席に座り、鞄を置くと昨日あったことをシンヤに話す。

―――――――
昨日の夕方、真希の家のリビング。

「あの、おばさん真希は…?」

真希の母親こと、満姫はいつもと変わらない様子で話す。

「ごめんね優雅くん。真希ったら体調悪いからって先に帰って来るなんて…」

「今、真希は…」

「寝てるわ風邪ね きっと明日も休みね」

―――――――


「それで話しは終わったんだ…」

「…それで、何が原因なんだ?今の話だと、お前がそんなになるわけないだろ」

シンヤは、優雅の机に肘をつきながら言う。

「わかってる…おばさんの話だと真希は風邪で寝てることは……でも、何か違う気がするんだ…何か俺は・・・」

両手で頭を抱えている優雅。

「いったい何だって言うんだよ」

頭の良いシンヤですら今の優雅が解らない。










優雅side
何でなんだ…ただ、真希は体調が悪くて学校休んでるだけだろ?
ただそれだけのことだろ?
何で、何で..こんなに不安なんだ…俺は、いったい何を………










真希side
これで、よかったのかな…あのときみたいに優雅は泣いたりしない?自分を責めないでいてくれる?
優雅が笑っていてくれれば……それでいいの…
だって、もう…私は・・・・・














夜。

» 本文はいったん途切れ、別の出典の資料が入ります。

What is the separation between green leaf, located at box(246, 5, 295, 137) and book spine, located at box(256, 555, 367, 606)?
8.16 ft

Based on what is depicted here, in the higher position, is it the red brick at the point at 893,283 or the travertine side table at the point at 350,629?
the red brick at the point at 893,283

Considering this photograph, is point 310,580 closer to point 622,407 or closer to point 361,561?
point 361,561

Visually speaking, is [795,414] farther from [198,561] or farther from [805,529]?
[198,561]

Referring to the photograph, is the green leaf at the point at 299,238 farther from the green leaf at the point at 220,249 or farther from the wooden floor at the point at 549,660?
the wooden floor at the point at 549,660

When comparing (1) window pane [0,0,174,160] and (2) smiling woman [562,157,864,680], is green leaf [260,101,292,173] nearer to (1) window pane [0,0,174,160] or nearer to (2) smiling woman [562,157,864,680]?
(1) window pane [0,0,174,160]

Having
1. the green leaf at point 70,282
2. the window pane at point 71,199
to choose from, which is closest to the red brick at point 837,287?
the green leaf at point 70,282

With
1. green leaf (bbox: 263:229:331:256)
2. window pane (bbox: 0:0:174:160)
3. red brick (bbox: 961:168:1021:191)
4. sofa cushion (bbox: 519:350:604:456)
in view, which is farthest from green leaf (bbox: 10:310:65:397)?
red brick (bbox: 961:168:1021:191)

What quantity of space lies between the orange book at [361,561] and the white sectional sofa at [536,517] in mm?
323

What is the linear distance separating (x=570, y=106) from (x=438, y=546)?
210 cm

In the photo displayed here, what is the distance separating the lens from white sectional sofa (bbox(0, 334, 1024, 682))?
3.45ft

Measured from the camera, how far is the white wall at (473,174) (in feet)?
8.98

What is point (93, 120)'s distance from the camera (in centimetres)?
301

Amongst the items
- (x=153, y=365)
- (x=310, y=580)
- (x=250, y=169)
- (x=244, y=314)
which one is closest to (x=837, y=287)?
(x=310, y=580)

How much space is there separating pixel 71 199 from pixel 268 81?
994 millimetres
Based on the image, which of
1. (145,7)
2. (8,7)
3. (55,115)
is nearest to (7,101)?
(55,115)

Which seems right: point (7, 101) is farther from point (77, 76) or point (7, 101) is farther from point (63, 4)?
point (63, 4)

優雅の部屋。
ベッドで天井を見ながら寝転がっている優雅。

「…真希…」

真希の名前をずっと呟いている。

『……………』

何か音?声?がする。何なのか分からないのに、優雅の頭に真希が浮かぶ。

「真希!?」

勢い良くベッドから飛び起きてまわりを見回す優雅。

「いるわけ、ないよな…」

もちろん真希の姿はどこにもない。
右手で頭をかきむしる優雅。すごく哀しい表情をしている。

「真希…」



[ 11/25 ]
[*prev] [next#]
[戻る]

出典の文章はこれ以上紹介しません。